8. Parce que l’Occident considère aujourd’hui les Palestiniens comme des terroristes.
Grâce en grande partie à al-Qaïda, qui les a frappés directement chez eux, les Occidentaux ont changé de regard sur la résistance palestinienne. Pour eux, elle ne défend plus des innocents, elle les prend pour cibles.
9. Parce qu’Arafat a menti à son peuple.
Tout en signant des accords avec Israël, Yasser Arafat a laissé entendre à son peuple, par ses allusions et ses exhortations, qu’il obtiendrait tout ce qu’il voulait. Les réfugiés rentreraient chez eux, en Israël même. La vieille ville de Jérusalem se retrouverait sous la souveraineté musulmane. La lutte armée finirait par faire pencher la balance.
Il y a aussi les mensonges inhérents à la corruption qu’Arafat a entretenue, gaspillant des ressources essentielles, ruinant la confiance publique, sapant les efforts de gouvernance responsable.
10. Parce que les Palestiniens ne peuvent pas s’arrêter.
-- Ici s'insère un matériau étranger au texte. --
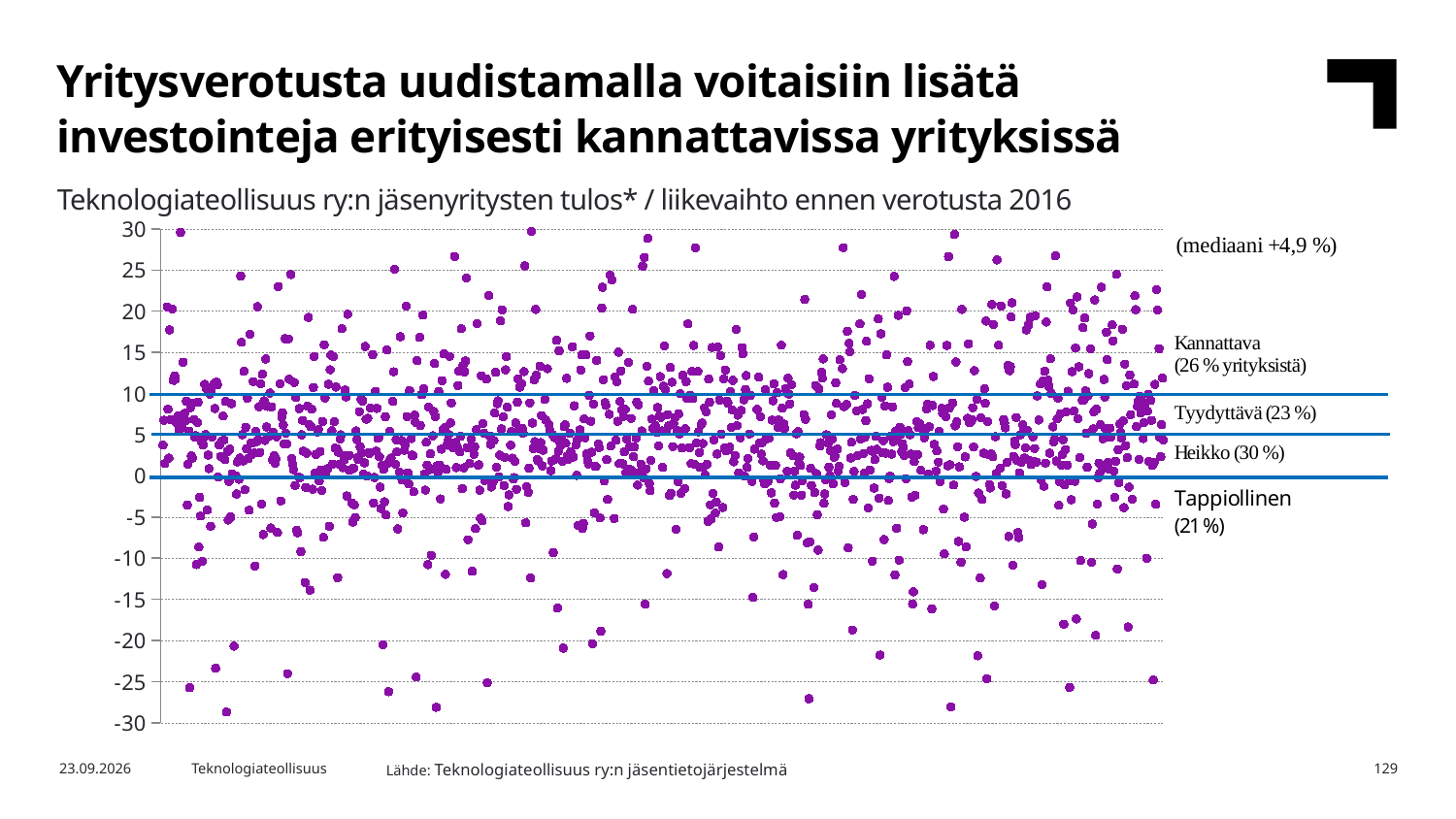
Which of the four labelled groups has the smallest share of companies? Tappiollinen Which group has a larger share of companies, Kannattava or Tyydyttävä? Kannattava Which of the four labelled groups has the largest share of companies? Heikko What is the title of the chart? Teknologiateollisuus ry:n jäsenyritysten tulos* / liikevaihto ennen verotusta 2016 What are the highest and lowest values shown on the vertical axis? 30 and -30 What is the difference in percentage points between the Heikko share and the Tappiollinen share? 9 What share of companies is labelled Tyydyttävä? 23 % What kind of chart is shown on the slide? scatter chart What share of companies is labelled Kannattava? 26 % What share of companies is labelled Tappiollinen? 21 % What median value is stated on the chart? +4,9 % What share of companies is labelled Heikko? 30 %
Il n’y a personne pour mettre fin à la guerre civile. Il n’y a pas d’autorité spirituelle. Pas d’autorité gouvernementale. Pas d’autorité militaire.
11. Parce que certains, parmi les meilleurs des Palestiniens, s’exilent.
Et parce que certains de ceux qui ne peuvent s’exiler ne pensent qu’à ça.
12. Parce que chacun des deux camps tient pour acquis qu’il est manifestement, moralement, objectivement, dans son bon droit, et que l’autre camp a tort.
Mieux vaut un paradis artificiel que pas de paradis du tout.
13. Et parce qu’il n’y a pas d’autre endroit au monde où l’on prenne autant ses désirs pour des réalités.
Au fond d’elles-mêmes, les deux parties croient secrètement qu’elles obtiendront ce dont elles ont toujours rêvé, que ce soit le Grand Israël ou la Grande Palestine, la pleine souveraineté sur Jérusalem ou le droit au retour.
Après un siècle de lutte, les Palestiniens méritent mieux. Les Palestiniens méritent d’avoir un État. Mais après un siècle de lutte, ils n’ont jamais connu pire situation depuis 1948.